Ethan P. Schulman of San Francisco, an attorney representing the university, welcomed the fact that the court allows current research to continue and predicted that the project will be reapproved when a new report is completed.
The case arose in 1986 after the university disclosed its intention to relocate its School of Pharmacy research facility from UC San Francisco to a building it purchased two miles away in the Laurel Heights neighborhood.
As required, the university filed an environmental impact report saying that the new facility would be used in part for work involving potentially hazardous substances. After a public hearing, the university adopted several measures that it said would virtually eliminate health risks.
But the Laurel Heights Improvement Assn. of San Francisco challenged the move in a lawsuit and last year, a state Court of Appeal held that the university had failed to adequately explore less harmful alternatives and had not provided “substantial evidence” that it had eliminated any significant risk of dangerous emissions from the facility.
In Thursday’s 79-page opinion, the court said that it did not intend to “require prophecy” in the preparation of environmental impact reports. But, it said, such reports must include “reasonably foreseeable” consequences of any future expansion “when it will likely change the scope or nature” of the initial project.

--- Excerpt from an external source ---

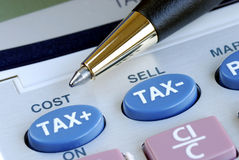 Calculate the tax. And the cost with a calculator Royalty Free Stock Photos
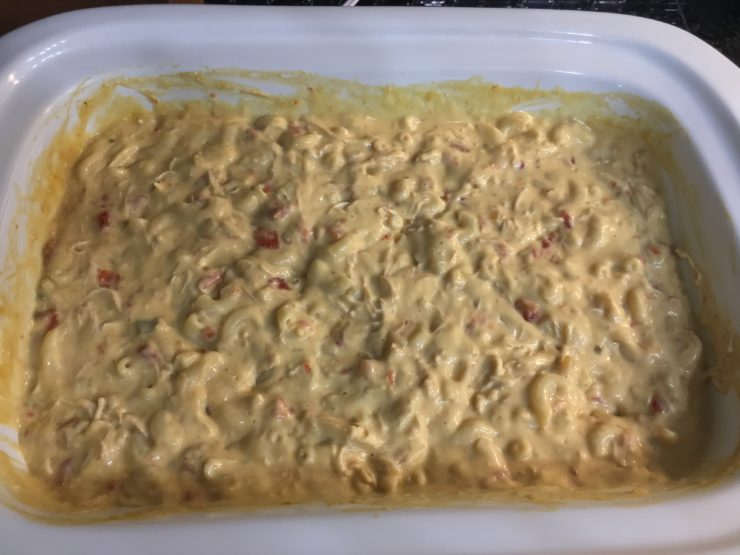 White casserole slow cooker with shredded chicken, macaroni noodles, mild tomatoes with green chilies, healthy cream of chicken soup, cream cheese, and onion soup mix inside.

The court noted that the university anticipated that it would more than triple the 100,000 square feet now being used at the site and said it must provide more “meaningful and reliable data” in a new report discussing future activity.
The justices said further that even though the university had taken steps to minimize harmful effects at the Laurel Heights site, it still must discuss alternative sites in a new report.

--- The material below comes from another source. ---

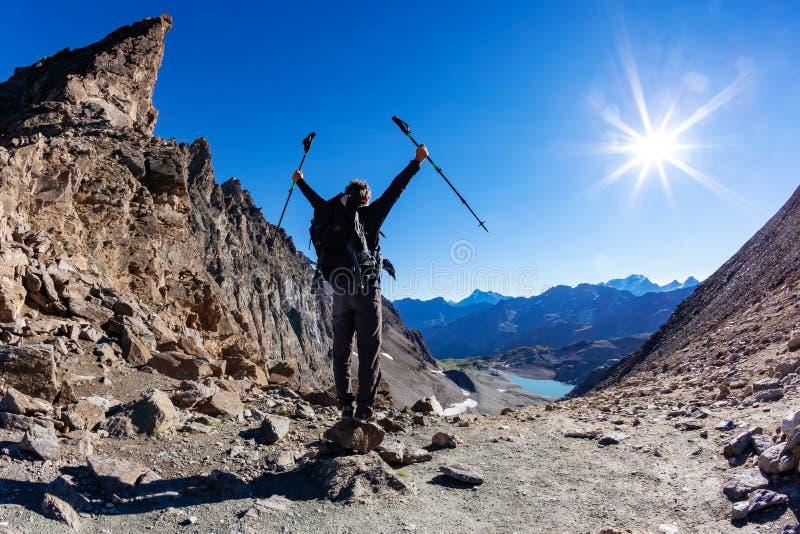 远足者到达一张高山通行证;他显示他的喜悦在开放胳膊 库存图片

The university’s discussion of alternatives was “cursory at best,” Eagleson wrote, and its obligations under (the law) were not met merely because officials had considered alternatives in the internal planning process and found them infeasible.
“The (university) misses the critical point that the public must be equally informed,” Eagleson wrote. “Without meaningful analysis of alternatives in the (environmental impact report), neither the courts nor the public can fulfill their proper roles in the (legal) process.”

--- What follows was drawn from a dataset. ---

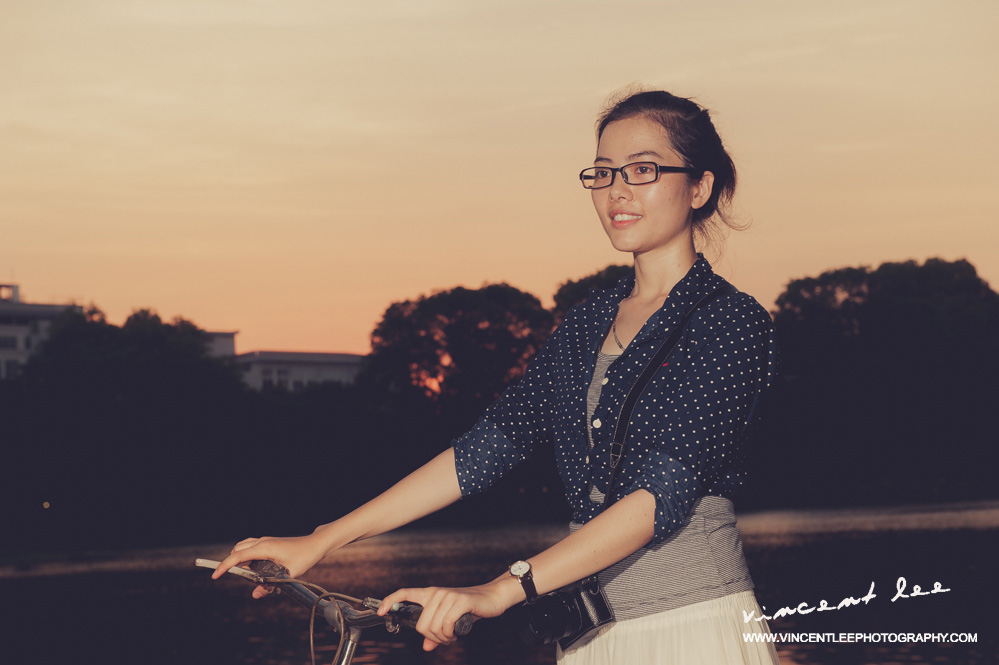 Vietnamese modern looking girl with her bicycle at Ho Kiem Lake - Hanoi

However, the justices went on to overturn a finding by the Court of Appeal that the university had not shown that it had eliminated risks at the facility and thus that activity there must come to a halt.
The neighborhood group opposing the project had failed to show that the university’s studies and other evidence were inadequate, the justices said. They noted further that the university had taken 14 separate actions to ensure the proper handling of radioactive substances alone.
In sum, the high court said, there was “substantial evidence” to support the university’s claim that it had eliminated any significant risks and that there was no need to shut down its current activities.
“Such an order would seriously disrupt ongoing scientific research and perhaps cause the university to lose important faculty members and research funds,” Eagleson wrote.